Running Mate Blog

By Karin Caifa in Atlanta

Barack Obama is taking his message for the people directly to the people. So while five of his rivals for the Democratic nomination prepped to face off at an AARP forum in Davenport, Iowa, Thursday evening, Obama was about 800 miles east in Atlanta.

The Illinois senator skipped the debate to speak to a crowd of about 2,000, riffing about the racial tensions in Jena, Louisiana, a controversial anti-war ad, and the need for change to the current climate in Washington.

Members of Thursday's crowd paid between $15-$25 for admission to the event, and waited about two hours for the candidate to speak. While waiting for the Illinois senator, the audience heard from Atlanta Hawks legend Dominique Wilkins (who, despite the NBA legend's support, Obama would later dub his "second-favorite dunker," behind Chicago's Michael Jordan) and R-and-B star Usher, among other Obama supporters.

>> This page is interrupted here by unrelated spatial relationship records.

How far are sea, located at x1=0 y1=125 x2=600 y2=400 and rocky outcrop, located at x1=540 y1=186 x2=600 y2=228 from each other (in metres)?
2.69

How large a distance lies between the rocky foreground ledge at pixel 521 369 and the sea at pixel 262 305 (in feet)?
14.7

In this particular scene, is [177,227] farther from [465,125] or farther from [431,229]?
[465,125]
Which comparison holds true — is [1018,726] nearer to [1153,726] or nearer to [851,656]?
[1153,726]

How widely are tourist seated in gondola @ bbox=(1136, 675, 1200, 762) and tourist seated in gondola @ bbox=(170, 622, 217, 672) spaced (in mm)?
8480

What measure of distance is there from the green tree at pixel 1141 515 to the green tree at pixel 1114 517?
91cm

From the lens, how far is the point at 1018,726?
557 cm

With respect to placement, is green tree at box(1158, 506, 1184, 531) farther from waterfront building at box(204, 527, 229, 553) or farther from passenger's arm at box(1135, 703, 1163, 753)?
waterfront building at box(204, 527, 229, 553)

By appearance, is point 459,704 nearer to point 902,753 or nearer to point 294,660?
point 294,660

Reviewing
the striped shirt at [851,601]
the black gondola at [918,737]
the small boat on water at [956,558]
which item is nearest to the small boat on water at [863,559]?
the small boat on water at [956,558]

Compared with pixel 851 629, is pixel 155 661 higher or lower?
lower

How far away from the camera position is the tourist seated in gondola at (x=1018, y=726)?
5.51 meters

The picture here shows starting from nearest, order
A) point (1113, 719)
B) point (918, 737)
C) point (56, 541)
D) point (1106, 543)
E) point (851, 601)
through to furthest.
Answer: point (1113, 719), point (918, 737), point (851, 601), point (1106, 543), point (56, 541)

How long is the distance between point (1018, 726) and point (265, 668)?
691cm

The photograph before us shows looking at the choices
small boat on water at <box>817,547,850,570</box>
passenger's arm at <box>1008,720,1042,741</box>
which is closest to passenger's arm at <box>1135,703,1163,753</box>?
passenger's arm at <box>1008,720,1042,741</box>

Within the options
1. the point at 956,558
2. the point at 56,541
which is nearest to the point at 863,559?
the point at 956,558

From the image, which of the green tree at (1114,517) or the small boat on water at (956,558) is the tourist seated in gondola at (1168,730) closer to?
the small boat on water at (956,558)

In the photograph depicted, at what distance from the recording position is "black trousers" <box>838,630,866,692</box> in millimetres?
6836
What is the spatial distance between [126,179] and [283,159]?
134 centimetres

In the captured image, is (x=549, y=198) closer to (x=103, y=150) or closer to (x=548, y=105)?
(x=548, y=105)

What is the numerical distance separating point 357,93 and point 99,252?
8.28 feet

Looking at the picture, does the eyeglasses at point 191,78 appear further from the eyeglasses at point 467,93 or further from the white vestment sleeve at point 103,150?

When Obama finally took the stage, sporting a tie but with his shirt sleeves rolled up, he made multiple references to the "Jena Six," the group of black high school students charged with attempted murder in Jena, Louisiana. A contingent of about a dozen or so students in the audience wore t-shirts showing their support for the young men. Earlier in the week the Rev. Jesse Jackson, an Obama supporter, criticized the candidate for not using his high-profile position to bring attention to the matter and other situations like it. On Thursday Obama said the Jena case is just one of many injustices that go unnoticed in this country every day.

"It's not to excuse violence," Obama said of the schoolyard brawl in the Louisiana town. "What people are asking for is simply that the system of justice is fair."

Trailing frontrunner Hillary Clinton by 18 points in the latest CNN/Opinion Research poll, Obama took aim at the perception that he's not seasoned enough for the Oval Office. "I'm not so sure I want that seasoning," he said of Beltway culture.

"Politics has never been a game to me," Obama told the crowd. "Politics has been a mission to me. You don't need someone who can play the game," he added in another swipe at Clinton. "You need someone who can change the game plan."

He chastised the Senate motion to condemn last week's MoveOn.Org newspaper ad attacking General David Petraeus. Obama skipped the Capitol Hill vote on the amendment, which got the support of rivals Hillary Clinton and Chris Dodd. A written statement from Obama called his absence, "my protest against this empty politics."

He continued to remind the Atlanta crowd of his consistent stance against the war, noting that the 275 million dollars per day the Iraq is costing would better be spent on schools and universal health care.

Obama wrapped up his appearance by leading the crowd in a chant: "Atlanta, are you fired up? Are you ready to go?" The audience resoundingly responded, "Yes!"

"Let's go change the world," he concluded, leaving the stage and shaking hands with supporters on his way out the door.